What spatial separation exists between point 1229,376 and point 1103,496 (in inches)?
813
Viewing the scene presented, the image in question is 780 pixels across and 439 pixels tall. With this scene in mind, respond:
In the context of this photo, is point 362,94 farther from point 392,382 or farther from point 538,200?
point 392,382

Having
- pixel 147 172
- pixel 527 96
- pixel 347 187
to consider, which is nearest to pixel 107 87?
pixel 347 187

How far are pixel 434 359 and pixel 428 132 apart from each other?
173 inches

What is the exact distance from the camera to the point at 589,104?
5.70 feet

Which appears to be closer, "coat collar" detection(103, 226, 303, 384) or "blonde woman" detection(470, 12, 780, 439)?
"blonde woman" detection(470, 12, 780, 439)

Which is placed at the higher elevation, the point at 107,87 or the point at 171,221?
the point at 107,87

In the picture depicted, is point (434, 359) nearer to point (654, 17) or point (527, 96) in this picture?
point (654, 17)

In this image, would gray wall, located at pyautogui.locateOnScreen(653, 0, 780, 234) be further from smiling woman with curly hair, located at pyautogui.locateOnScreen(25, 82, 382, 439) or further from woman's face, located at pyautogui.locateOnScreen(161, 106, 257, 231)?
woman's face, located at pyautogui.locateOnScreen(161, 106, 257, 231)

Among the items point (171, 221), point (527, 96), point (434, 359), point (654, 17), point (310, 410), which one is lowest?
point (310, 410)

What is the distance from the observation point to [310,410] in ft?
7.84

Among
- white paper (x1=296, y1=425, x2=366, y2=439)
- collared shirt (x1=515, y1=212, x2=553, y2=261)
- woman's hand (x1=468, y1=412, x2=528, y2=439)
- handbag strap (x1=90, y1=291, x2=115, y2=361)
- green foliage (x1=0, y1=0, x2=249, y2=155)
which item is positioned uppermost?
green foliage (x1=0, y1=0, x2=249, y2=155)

• [WORK TO BE COMPLETED]
Lay out every line of the entries above as a Markdown table with the columns "Row" and "Line." Number the rows in order and leave out blank lines.

• [EXERCISE RESPONSE]
| Row | Line |
|---|---|
| 1 | What spatial separation exists between point 1229,376 and point 1103,496 (in inches)? |
| 2 | 813 |
| 3 | Viewing the scene presented, the image in question is 780 pixels across and 439 pixels tall. With this scene in mind, respond: |
| 4 | In the context of this photo, is point 362,94 farther from point 392,382 or farther from point 538,200? |
| 5 | point 392,382 |
| 6 | Having |
| 7 | - pixel 147 172 |
| 8 | - pixel 527 96 |
| 9 | - pixel 347 187 |
| 10 | to consider, which is nearest to pixel 107 87? |
| 11 | pixel 347 187 |
| 12 | How far are pixel 434 359 and pixel 428 132 apart from each other? |
| 13 | 173 inches |
| 14 | What is the exact distance from the camera to the point at 589,104? |
| 15 | 5.70 feet |
| 16 | Which appears to be closer, "coat collar" detection(103, 226, 303, 384) or "blonde woman" detection(470, 12, 780, 439)? |
| 17 | "blonde woman" detection(470, 12, 780, 439) |
| 18 | Which is placed at the higher elevation, the point at 107,87 or the point at 171,221? |
| 19 | the point at 107,87 |
| 20 | In the picture depicted, is point (434, 359) nearer to point (654, 17) or point (527, 96) in this picture? |
| 21 | point (654, 17) |
| 22 | In this image, would gray wall, located at pyautogui.locateOnScreen(653, 0, 780, 234) be further from smiling woman with curly hair, located at pyautogui.locateOnScreen(25, 82, 382, 439) or further from woman's face, located at pyautogui.locateOnScreen(161, 106, 257, 231)? |
| 23 | woman's face, located at pyautogui.locateOnScreen(161, 106, 257, 231) |
| 24 | Among the items point (171, 221), point (527, 96), point (434, 359), point (654, 17), point (310, 410), which one is lowest? |
| 25 | point (310, 410) |
| 26 | What is the distance from the observation point to [310,410] in ft? |
| 27 | 7.84 |
| 28 | Among |
| 29 | - white paper (x1=296, y1=425, x2=366, y2=439) |
| 30 | - collared shirt (x1=515, y1=212, x2=553, y2=261) |
| 31 | - woman's hand (x1=468, y1=412, x2=528, y2=439) |
| 32 | - handbag strap (x1=90, y1=291, x2=115, y2=361) |
| 33 | - green foliage (x1=0, y1=0, x2=249, y2=155) |
| 34 | which item is positioned uppermost? |
| 35 | green foliage (x1=0, y1=0, x2=249, y2=155) |